====== Supplied material

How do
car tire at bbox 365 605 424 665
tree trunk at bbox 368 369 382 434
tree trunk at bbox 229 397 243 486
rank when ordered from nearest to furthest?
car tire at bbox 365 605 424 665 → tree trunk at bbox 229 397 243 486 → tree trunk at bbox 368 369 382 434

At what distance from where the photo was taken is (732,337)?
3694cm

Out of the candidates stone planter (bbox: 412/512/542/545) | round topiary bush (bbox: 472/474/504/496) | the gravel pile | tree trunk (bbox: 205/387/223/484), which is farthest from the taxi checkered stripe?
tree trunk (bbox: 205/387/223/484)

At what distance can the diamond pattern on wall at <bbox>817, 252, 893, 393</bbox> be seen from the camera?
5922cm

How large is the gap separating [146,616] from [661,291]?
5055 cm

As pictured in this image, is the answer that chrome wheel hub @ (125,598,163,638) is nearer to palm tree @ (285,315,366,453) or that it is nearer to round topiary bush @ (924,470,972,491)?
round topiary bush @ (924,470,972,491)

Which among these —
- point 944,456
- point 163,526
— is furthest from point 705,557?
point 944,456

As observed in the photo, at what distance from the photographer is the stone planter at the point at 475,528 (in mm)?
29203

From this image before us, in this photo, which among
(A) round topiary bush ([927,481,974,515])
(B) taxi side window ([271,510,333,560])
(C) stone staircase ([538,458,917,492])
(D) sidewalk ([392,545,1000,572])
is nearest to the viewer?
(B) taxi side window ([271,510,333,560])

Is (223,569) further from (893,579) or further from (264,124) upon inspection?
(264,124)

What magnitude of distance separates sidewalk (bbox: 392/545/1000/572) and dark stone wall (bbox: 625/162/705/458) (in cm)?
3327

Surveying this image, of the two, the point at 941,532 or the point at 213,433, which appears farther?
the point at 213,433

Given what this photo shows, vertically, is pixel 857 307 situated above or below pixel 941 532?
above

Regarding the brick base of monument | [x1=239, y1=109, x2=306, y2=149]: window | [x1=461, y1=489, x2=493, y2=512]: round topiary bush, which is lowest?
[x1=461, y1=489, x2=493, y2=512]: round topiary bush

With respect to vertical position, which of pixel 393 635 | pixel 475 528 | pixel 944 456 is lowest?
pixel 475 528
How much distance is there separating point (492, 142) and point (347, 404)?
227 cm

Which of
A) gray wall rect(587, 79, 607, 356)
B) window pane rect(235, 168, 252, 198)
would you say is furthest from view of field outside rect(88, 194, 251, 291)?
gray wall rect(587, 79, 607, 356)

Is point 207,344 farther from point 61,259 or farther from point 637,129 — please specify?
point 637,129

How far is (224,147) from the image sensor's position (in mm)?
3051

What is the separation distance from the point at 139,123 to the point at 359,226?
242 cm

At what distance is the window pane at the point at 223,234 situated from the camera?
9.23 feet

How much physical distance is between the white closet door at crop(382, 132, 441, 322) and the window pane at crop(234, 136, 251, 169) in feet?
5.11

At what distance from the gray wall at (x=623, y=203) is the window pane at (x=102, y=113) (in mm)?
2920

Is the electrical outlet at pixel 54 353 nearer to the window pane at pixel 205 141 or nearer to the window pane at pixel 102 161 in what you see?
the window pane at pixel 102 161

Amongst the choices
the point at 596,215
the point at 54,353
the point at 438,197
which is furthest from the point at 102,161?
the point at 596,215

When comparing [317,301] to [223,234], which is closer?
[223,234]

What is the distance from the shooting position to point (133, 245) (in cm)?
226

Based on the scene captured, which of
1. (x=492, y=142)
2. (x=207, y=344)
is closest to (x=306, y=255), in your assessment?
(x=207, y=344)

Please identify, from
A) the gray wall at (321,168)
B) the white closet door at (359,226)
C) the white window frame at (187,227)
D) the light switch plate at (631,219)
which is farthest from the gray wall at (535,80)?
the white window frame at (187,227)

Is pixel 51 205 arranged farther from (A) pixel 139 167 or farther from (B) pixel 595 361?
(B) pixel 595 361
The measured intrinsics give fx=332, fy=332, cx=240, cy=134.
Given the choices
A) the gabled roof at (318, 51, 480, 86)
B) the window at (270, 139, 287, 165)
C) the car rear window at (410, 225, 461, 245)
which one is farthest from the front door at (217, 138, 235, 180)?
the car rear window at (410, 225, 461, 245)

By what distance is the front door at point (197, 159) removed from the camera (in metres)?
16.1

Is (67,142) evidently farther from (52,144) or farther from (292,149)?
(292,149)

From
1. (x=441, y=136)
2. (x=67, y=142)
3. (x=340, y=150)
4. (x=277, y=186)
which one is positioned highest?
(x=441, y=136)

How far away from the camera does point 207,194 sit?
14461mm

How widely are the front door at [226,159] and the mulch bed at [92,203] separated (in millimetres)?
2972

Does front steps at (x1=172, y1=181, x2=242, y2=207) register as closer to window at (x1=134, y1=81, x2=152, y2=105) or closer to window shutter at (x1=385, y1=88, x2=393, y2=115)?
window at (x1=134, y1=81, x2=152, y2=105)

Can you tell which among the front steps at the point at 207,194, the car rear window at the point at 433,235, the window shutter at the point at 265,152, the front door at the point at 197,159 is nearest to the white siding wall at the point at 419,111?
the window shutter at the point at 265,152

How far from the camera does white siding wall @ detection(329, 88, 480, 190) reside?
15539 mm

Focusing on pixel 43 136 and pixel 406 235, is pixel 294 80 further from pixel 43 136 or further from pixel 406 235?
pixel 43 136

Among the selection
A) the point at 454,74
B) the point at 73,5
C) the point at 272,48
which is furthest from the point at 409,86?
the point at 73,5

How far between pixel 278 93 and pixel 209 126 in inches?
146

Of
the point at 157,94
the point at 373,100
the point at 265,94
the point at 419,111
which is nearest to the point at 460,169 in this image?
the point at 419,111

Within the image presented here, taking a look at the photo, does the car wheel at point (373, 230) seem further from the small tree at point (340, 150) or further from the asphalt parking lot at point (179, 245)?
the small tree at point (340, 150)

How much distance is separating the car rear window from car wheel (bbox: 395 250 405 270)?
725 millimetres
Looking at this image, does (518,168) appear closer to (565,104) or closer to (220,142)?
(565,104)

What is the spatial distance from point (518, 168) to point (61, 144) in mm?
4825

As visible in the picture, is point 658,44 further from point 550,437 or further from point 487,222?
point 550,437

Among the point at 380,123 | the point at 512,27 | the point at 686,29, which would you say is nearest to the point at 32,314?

============

Each line of the material above needs to be quoted exactly, please.

How do
car tire at bbox 365 605 424 665
tree trunk at bbox 368 369 382 434
tree trunk at bbox 229 397 243 486
rank when ordered from nearest to furthest?
car tire at bbox 365 605 424 665 → tree trunk at bbox 229 397 243 486 → tree trunk at bbox 368 369 382 434

At what distance from where the photo was taken is (732,337)?
3694cm

Out of the candidates stone planter (bbox: 412/512/542/545) | round topiary bush (bbox: 472/474/504/496) | the gravel pile | tree trunk (bbox: 205/387/223/484), which is farthest from the taxi checkered stripe?
tree trunk (bbox: 205/387/223/484)

At what distance can the diamond pattern on wall at <bbox>817, 252, 893, 393</bbox> be seen from the camera?
5922cm

How large is the gap separating [146,616] from [661,291]?
5055 cm

As pictured in this image, is the answer that chrome wheel hub @ (125,598,163,638) is nearer to palm tree @ (285,315,366,453) or that it is nearer to round topiary bush @ (924,470,972,491)?
round topiary bush @ (924,470,972,491)

Which among these —
- point 944,456
- point 163,526
— is furthest from point 705,557?
point 944,456

As observed in the photo, at what distance from the photographer is the stone planter at the point at 475,528 (in mm)?
29203

From this image before us, in this photo, which among
(A) round topiary bush ([927,481,974,515])
(B) taxi side window ([271,510,333,560])
(C) stone staircase ([538,458,917,492])
(D) sidewalk ([392,545,1000,572])
is nearest to the viewer?
(B) taxi side window ([271,510,333,560])

Is (223,569) further from (893,579) or further from (264,124) upon inspection?
(264,124)

What magnitude of distance separates sidewalk (bbox: 392/545/1000/572) and dark stone wall (bbox: 625/162/705/458) (in cm)?
3327

Surveying this image, of the two, the point at 941,532 or the point at 213,433, which appears farther?
the point at 213,433

Given what this photo shows, vertically, is pixel 857 307 situated above or below pixel 941 532?
above

Regarding the brick base of monument | [x1=239, y1=109, x2=306, y2=149]: window | [x1=461, y1=489, x2=493, y2=512]: round topiary bush, which is lowest?
[x1=461, y1=489, x2=493, y2=512]: round topiary bush

With respect to vertical position, which of pixel 393 635 | pixel 475 528 | pixel 944 456 is lowest?
pixel 475 528
How much distance is there separating point (492, 142) and point (347, 404)?
227 cm

Which of
A) gray wall rect(587, 79, 607, 356)
B) window pane rect(235, 168, 252, 198)
would you say is furthest from view of field outside rect(88, 194, 251, 291)?
gray wall rect(587, 79, 607, 356)

Is point 207,344 farther from point 61,259 or farther from point 637,129 — please specify?
point 637,129

How far is (224,147) from the image sensor's position (in mm)?
3051

What is the separation distance from the point at 139,123 to the point at 359,226?
242 cm

At what distance is the window pane at the point at 223,234 situated from the camera?
9.23 feet

How much physical distance is between the white closet door at crop(382, 132, 441, 322) and the window pane at crop(234, 136, 251, 169) in feet?
5.11

At what distance from the gray wall at (x=623, y=203) is the window pane at (x=102, y=113) (in mm)?
2920

Is the electrical outlet at pixel 54 353 nearer to the window pane at pixel 205 141 or nearer to the window pane at pixel 102 161 in what you see?
the window pane at pixel 102 161

Amongst the choices
the point at 596,215
the point at 54,353
the point at 438,197
which is furthest from the point at 102,161?
the point at 596,215

When comparing [317,301] to [223,234], which is closer?
[223,234]

What is the distance from the shooting position to point (133, 245) (in cm)?
226

Based on the scene captured, which of
1. (x=492, y=142)
2. (x=207, y=344)
is closest to (x=306, y=255), in your assessment?
(x=207, y=344)

Please identify, from
A) the gray wall at (321,168)
B) the white closet door at (359,226)
C) the white window frame at (187,227)
D) the light switch plate at (631,219)
which is farthest from the gray wall at (535,80)?
the white window frame at (187,227)

Is pixel 51 205 arranged farther from (A) pixel 139 167 or farther from (B) pixel 595 361?
(B) pixel 595 361
The measured intrinsics give fx=332, fy=332, cx=240, cy=134.
Given the choices
A) the gabled roof at (318, 51, 480, 86)
B) the window at (270, 139, 287, 165)
C) the car rear window at (410, 225, 461, 245)
which one is farthest from the front door at (217, 138, 235, 180)?
the car rear window at (410, 225, 461, 245)

By what distance is the front door at point (197, 159) removed from the camera (in metres)?
16.1

Is (67,142) evidently farther from (52,144) or farther from (292,149)?
(292,149)

From
1. (x=441, y=136)
2. (x=67, y=142)
3. (x=340, y=150)
4. (x=277, y=186)
which one is positioned highest?
(x=441, y=136)

How far away from the camera does point 207,194 sit?
14461mm

How widely are the front door at [226,159] and the mulch bed at [92,203] separated (in millimetres)?
2972

Does front steps at (x1=172, y1=181, x2=242, y2=207) register as closer to window at (x1=134, y1=81, x2=152, y2=105) or closer to window shutter at (x1=385, y1=88, x2=393, y2=115)?
window at (x1=134, y1=81, x2=152, y2=105)

Can you tell which among the front steps at the point at 207,194, the car rear window at the point at 433,235, the window shutter at the point at 265,152, the front door at the point at 197,159 is nearest to the white siding wall at the point at 419,111?
the window shutter at the point at 265,152

How far from the camera does white siding wall @ detection(329, 88, 480, 190) reside?
15539 mm

Focusing on pixel 43 136 and pixel 406 235, is pixel 294 80 further from pixel 43 136 or further from pixel 406 235?
pixel 43 136

Among the selection
A) the point at 454,74
B) the point at 73,5
C) the point at 272,48
which is furthest from the point at 409,86?
the point at 73,5

How far between pixel 278 93 and pixel 209 126 in inches?
146

Of
the point at 157,94
the point at 373,100
the point at 265,94
the point at 419,111
which is nearest to the point at 460,169 in this image?
the point at 419,111

Within the image presented here, taking a look at the photo, does the car wheel at point (373, 230) seem further from the small tree at point (340, 150) or further from the asphalt parking lot at point (179, 245)?
the small tree at point (340, 150)

How much distance is separating the car rear window from car wheel (bbox: 395 250 405 270)?
725 millimetres
Looking at this image, does (518,168) appear closer to (565,104) or closer to (220,142)?
(565,104)

What is the spatial distance from point (518, 168) to point (61, 144) in mm?
4825

As visible in the picture, is point 658,44 further from point 550,437 or further from point 487,222?
point 550,437

Among the point at 380,123 | the point at 512,27 | the point at 686,29, which would you say is nearest to the point at 32,314?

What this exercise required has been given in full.